Official organisation of the Royer Lab where all the freaking cool stuff is cooked

Royer Lab, CZ Biohub SF Royer Lab, CZ Biohub SF

The Royer Lab at the Chan Zuckerberg Biohub San Francisco is a pluridisciplinary team of computer scientists, optical engineers, and biologists. Our goal is to build a time-resolved, multidimensional atlas of vertebrate development using zebrafish as a model organism. To attain this goal, we design, build, and implement novel state-of-the-art light-sheet microscopes, as well as deep learning–based image processing and analysis algorithms.

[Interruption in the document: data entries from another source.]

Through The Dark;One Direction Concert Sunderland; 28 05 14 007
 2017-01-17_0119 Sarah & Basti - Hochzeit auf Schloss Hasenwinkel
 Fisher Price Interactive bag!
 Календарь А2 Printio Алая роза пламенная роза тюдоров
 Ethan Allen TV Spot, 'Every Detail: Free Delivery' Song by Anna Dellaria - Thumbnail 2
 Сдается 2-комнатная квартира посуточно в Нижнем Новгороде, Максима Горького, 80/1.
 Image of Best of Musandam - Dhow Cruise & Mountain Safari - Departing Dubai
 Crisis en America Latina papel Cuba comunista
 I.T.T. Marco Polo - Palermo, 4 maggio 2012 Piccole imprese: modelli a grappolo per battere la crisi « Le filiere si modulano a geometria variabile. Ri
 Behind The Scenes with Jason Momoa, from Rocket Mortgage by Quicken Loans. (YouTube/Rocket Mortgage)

This Github org is a satelite of the main CZ Biohub repository and is home to repositories actively developped by members of the Royer Lab on all these topics. Members of the Royer lab also maintain some projects in the main CZB SF org.

Notable repositories:

  • napari-chatgpt(Omega) is a napari plugin that utilizes OpenAI's Large Language Model (LLM) called ChatGPT. It introduces an agent named Omega, which is aware of napari and capable of engaging in conversational image processing and analysis tasks. Omega utilizes the ChatGPT API through the LangChain Python library and napari. Omega demonstrates the potential of LLMs by performing tasks such as writing image processing code, creating napari widgets, correcting coding mistakes, conducting follow-up analysis, and controlling the napari viewer.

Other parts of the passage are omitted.